-- start of DATA SUPPLIED --

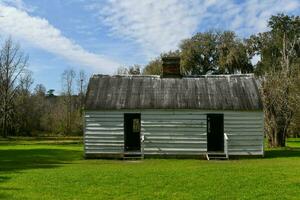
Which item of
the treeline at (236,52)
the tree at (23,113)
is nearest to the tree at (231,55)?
the treeline at (236,52)

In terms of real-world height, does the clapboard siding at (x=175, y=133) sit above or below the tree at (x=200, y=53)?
below

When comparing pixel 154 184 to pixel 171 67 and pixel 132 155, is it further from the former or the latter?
pixel 171 67

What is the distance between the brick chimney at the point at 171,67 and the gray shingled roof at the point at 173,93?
1.08 ft

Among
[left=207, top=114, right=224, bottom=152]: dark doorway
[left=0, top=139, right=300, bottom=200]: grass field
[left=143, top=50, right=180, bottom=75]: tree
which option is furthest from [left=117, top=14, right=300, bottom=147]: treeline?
[left=0, top=139, right=300, bottom=200]: grass field

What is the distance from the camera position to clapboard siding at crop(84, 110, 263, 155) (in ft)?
79.6

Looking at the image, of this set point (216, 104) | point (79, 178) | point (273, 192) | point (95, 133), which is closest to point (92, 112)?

-- end of DATA SUPPLIED --

• AIM:
Copy out all of the material above word for word, keeping every line as it appears. Leave out the pictures.

• COMPLETE OUTPUT:
Which item of
the treeline at (236,52)
the tree at (23,113)
is nearest to the tree at (231,55)?
the treeline at (236,52)

In terms of real-world height, does the clapboard siding at (x=175, y=133) sit above or below the tree at (x=200, y=53)?
below

When comparing pixel 154 184 to pixel 171 67 and pixel 132 155, is it further from the former or the latter?
pixel 171 67

What is the distance between the brick chimney at the point at 171,67 and the gray shingled roof at the point at 173,93?
1.08 ft

Among
[left=207, top=114, right=224, bottom=152]: dark doorway
[left=0, top=139, right=300, bottom=200]: grass field
[left=143, top=50, right=180, bottom=75]: tree
which option is furthest from [left=117, top=14, right=300, bottom=147]: treeline?
[left=0, top=139, right=300, bottom=200]: grass field

What is the distance from the camera position to clapboard siding at crop(84, 110, 263, 155) (in ft)?
79.6

Looking at the image, of this set point (216, 104) | point (79, 178) | point (273, 192) | point (95, 133), which is closest to point (92, 112)?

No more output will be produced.